The Cross the Left Must Bear

by Don Hall

“Let’s start a chess club!”

The ten players in the room got quiet. Ted was always the activist in the group of mostly sophomores. He was a senior, after all.

Jeremy raised his head. “Why?”

“Why?” Ted was animated. He was passionate. “Because the football team gets all the funding for trips, all the attention during Homecoming. You all remember them trashing our parade float...”

“...it wasn’t really a float. It was your Pinto with a paper mache rook attached to the trunk with duct tape...” muttered Sarah.

“And I’m tired of playing second fiddle to a bunch of spoiled, privileged jocks! Let’s start a CHESS CLUB!”

And start a chess club they did. They didn’t have the numbers that the marching band did but the marching band was aligned with the football team so it didn’t matter. Ted managed to get Mr. Warren to sponsor the club and Mr. Jackson got Ms. Johansson to grant a few hundred dollars for chess boards and pieces. Things were looking up for Ted’s activist tendencies.

A month later, while the club was meeting (a scene of now fifteen geeky kids playing chess in the library drinking cans of Mountain Dew Extreme and gnawing on Taco flavored Doritos) Monica came in and sat down next to Ted.

“I want to join the club.”

“Do you play chess?”

“No. Hate it. But me and my friends are into Magic...”

“The game?”

“Yeah. We think the chess club could be more inclusive of other games.”

“Inclusive?”

“The notion that an organization or system is welcoming to new populations and/or identities. We identify as gamers so we want to be included in your club.”

Monica was cute so Ted figured “Why not?”
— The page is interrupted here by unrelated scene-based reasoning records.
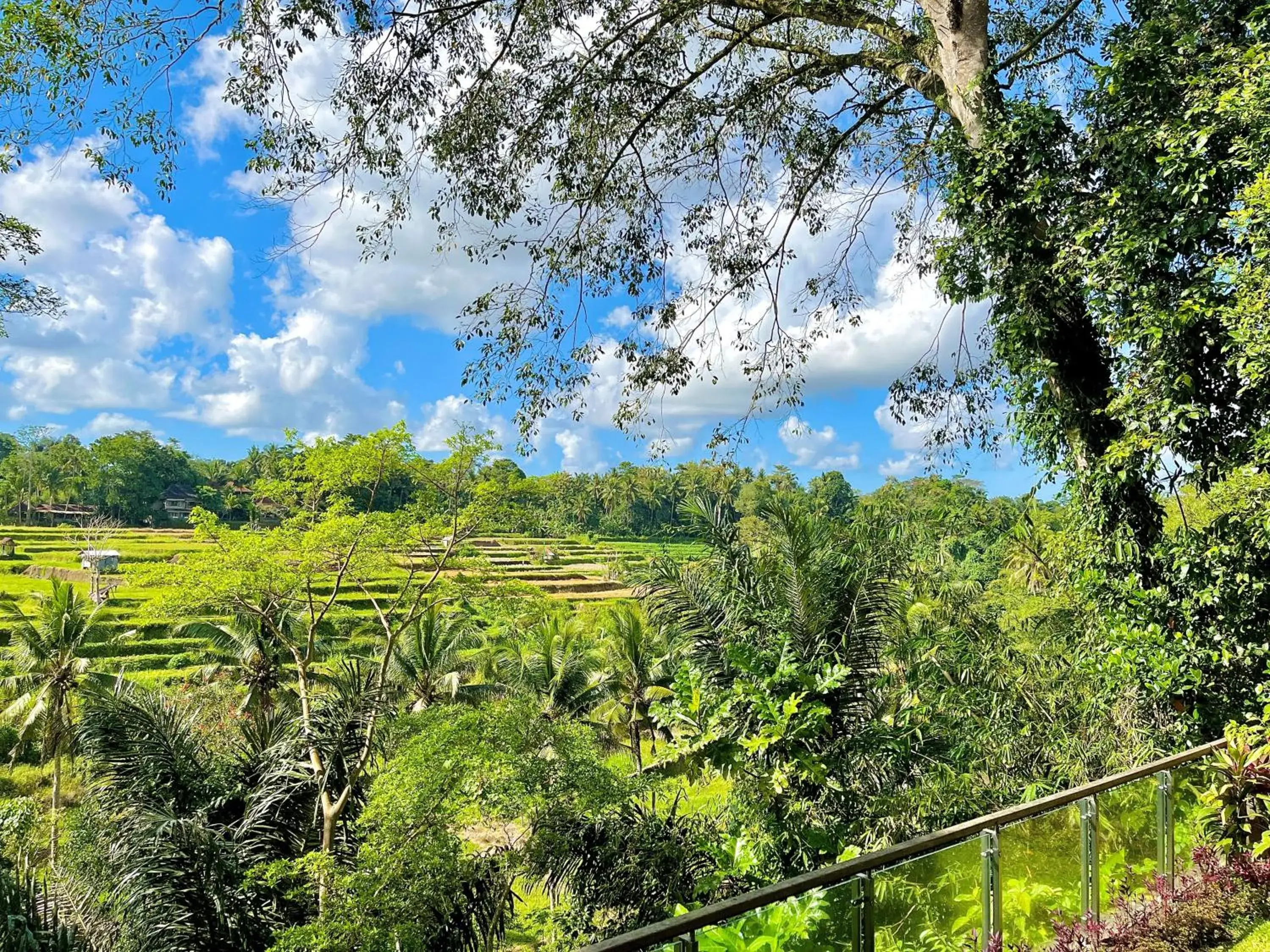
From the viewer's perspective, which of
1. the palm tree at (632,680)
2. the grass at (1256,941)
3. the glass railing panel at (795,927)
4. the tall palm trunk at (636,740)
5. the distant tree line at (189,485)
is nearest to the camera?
the glass railing panel at (795,927)

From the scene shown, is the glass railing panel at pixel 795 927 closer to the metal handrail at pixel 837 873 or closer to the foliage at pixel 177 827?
the metal handrail at pixel 837 873

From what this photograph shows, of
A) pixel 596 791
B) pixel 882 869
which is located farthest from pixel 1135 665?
pixel 596 791

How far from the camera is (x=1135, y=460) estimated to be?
4867 mm

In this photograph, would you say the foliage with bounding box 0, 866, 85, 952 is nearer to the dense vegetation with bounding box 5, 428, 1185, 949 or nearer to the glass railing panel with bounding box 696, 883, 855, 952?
the dense vegetation with bounding box 5, 428, 1185, 949

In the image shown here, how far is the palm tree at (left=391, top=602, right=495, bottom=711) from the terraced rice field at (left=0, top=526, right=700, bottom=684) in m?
1.69

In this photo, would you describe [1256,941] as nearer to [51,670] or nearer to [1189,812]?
[1189,812]

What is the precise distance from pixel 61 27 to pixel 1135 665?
326 inches

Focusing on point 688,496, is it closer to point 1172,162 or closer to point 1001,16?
point 1172,162

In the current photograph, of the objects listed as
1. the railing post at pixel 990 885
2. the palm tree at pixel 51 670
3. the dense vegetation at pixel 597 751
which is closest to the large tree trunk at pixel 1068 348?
the dense vegetation at pixel 597 751

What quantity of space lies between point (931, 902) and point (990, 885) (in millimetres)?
338

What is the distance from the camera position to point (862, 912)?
2592 millimetres

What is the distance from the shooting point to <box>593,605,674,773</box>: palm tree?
22.6 m

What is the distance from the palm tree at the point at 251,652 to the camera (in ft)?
66.8

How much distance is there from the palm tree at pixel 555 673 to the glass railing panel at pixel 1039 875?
1846 cm
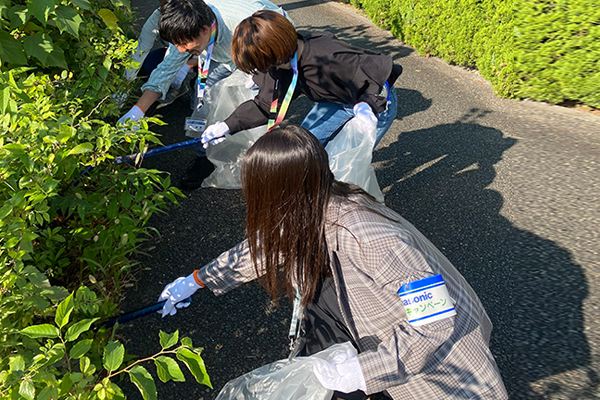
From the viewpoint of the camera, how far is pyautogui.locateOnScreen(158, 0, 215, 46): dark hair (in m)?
2.74

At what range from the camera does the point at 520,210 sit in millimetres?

Soon, word got around that the chess club was open to members into gaming. By November membership had grown to include fifteen chess players, four Magic gamers, two kids who loved Texas Hold’Em, a trio of Monopoly enthusiasts, and a kid who no one really talked to but had convinced Monica that his tendency to eat Glue Sticks and stack the empty cylinders was a ‘game.’

Mr. Jackson finagled a few more hundred dollars to take the club to the regional chess tournament downstate. Ted decided that only the actual chess players should get to go (there wasn’t a lot of cash to spread around and they’d still need to sleep five in a room) but the group resisted this.

“What about us?” The poker players felt it wasn’t fair that the club received money from the school that they weren’t able to access. “We could take that money and triple it in an online tourney!”

“We could get an updated set of Magic cards,” said Monica, defiant in her look.

“And this Monopoly board is a thousand years old,” declared Ben.

Suddenly the Glue Stick kid started screaming “CHESS CHESS CHESTER CHESS! It’s all about fucking chess but what about ME! WHAT. ABOUT. MEEEEEEEEEEEEE!!!!” and he rapidly swallowed three pawns off of one of the closer games and choked himself until the school nurse could get him to vomit them up.

It turned out Monica was bi-sexual and had a girlfriend. The money was returned and reappropriated to help buy traffic cones for drivers ed. Mr. Jackson decided to sponsor the speech team instead.

Meanwhile the football team won the state championship.